** start **
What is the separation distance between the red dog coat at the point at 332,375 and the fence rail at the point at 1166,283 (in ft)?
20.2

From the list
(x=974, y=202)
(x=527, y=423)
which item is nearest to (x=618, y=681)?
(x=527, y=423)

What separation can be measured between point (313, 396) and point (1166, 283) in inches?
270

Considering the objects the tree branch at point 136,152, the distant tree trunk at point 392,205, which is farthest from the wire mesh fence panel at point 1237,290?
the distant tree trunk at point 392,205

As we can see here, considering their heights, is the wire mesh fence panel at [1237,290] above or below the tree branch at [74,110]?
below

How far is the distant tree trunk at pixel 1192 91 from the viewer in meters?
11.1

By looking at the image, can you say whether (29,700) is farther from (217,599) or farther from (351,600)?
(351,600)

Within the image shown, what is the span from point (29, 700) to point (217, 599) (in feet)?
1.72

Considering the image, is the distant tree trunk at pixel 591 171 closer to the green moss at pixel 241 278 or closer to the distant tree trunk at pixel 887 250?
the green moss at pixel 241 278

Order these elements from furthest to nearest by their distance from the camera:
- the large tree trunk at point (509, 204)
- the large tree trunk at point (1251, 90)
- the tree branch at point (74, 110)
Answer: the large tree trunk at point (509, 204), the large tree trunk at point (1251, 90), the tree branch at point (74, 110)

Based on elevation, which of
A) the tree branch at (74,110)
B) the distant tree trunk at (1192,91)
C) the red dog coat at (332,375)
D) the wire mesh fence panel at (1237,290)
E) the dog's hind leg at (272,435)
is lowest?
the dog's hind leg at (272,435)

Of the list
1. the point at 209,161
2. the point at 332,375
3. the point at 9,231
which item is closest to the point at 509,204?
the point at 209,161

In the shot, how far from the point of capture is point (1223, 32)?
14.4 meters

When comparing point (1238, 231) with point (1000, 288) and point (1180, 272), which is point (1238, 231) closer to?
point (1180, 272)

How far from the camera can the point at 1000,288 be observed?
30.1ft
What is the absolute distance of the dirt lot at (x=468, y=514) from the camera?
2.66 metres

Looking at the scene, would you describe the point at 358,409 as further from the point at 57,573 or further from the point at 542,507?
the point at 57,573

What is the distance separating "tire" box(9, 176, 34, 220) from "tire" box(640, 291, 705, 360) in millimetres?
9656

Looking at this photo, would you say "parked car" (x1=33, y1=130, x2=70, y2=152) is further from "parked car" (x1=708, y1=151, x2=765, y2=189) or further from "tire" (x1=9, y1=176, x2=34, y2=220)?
** end **
• [SHORT TASK]: Lay out every line of the listing above as a numbered list, skipping the blank lines.

• [THE SOLUTION]:
1. What is the separation distance between the red dog coat at the point at 332,375 and the fence rail at the point at 1166,283 (in ft)?
2. 20.2
3. From the list
4. (x=974, y=202)
5. (x=527, y=423)
6. which item is nearest to (x=618, y=681)?
7. (x=527, y=423)
8. What separation can be measured between point (313, 396) and point (1166, 283) in inches?
9. 270
10. Considering the objects the tree branch at point 136,152, the distant tree trunk at point 392,205, which is farthest from the wire mesh fence panel at point 1237,290?
11. the distant tree trunk at point 392,205
12. As we can see here, considering their heights, is the wire mesh fence panel at [1237,290] above or below the tree branch at [74,110]?
13. below
14. How far is the distant tree trunk at pixel 1192 91 from the viewer in meters?
15. 11.1
16. By looking at the image, can you say whether (29,700) is farther from (217,599) or farther from (351,600)?
17. (351,600)
18. Within the image shown, what is the span from point (29, 700) to point (217, 599) (in feet)?
19. 1.72
20. Considering the image, is the distant tree trunk at pixel 591 171 closer to the green moss at pixel 241 278 or closer to the distant tree trunk at pixel 887 250?
21. the green moss at pixel 241 278
22. Order these elements from furthest to nearest by their distance from the camera:
23. - the large tree trunk at point (509, 204)
24. - the large tree trunk at point (1251, 90)
25. - the tree branch at point (74, 110)
26. Answer: the large tree trunk at point (509, 204), the large tree trunk at point (1251, 90), the tree branch at point (74, 110)
27. Based on elevation, which of
28. A) the tree branch at (74,110)
29. B) the distant tree trunk at (1192,91)
30. C) the red dog coat at (332,375)
31. D) the wire mesh fence panel at (1237,290)
32. E) the dog's hind leg at (272,435)
33. is lowest?
34. the dog's hind leg at (272,435)
35. Of the list
36. 1. the point at 209,161
37. 2. the point at 332,375
38. 3. the point at 9,231
39. which item is closest to the point at 509,204?
40. the point at 209,161
41. In the shot, how far from the point of capture is point (1223, 32)?
42. 14.4 meters
43. When comparing point (1238, 231) with point (1000, 288) and point (1180, 272), which is point (1238, 231) closer to?
44. point (1180, 272)
45. How far from the camera can the point at 1000,288 be observed?
46. 30.1ft
47. What is the absolute distance of the dirt lot at (x=468, y=514) from the camera?
48. 2.66 metres
49. Looking at the scene, would you describe the point at 358,409 as further from the point at 57,573 or further from the point at 542,507?
50. the point at 57,573
51. What is the distance separating "tire" box(9, 176, 34, 220) from "tire" box(640, 291, 705, 360) in millimetres?
52. 9656
53. Looking at this photo, would you say "parked car" (x1=33, y1=130, x2=70, y2=152) is further from "parked car" (x1=708, y1=151, x2=765, y2=189) or further from "tire" (x1=9, y1=176, x2=34, y2=220)?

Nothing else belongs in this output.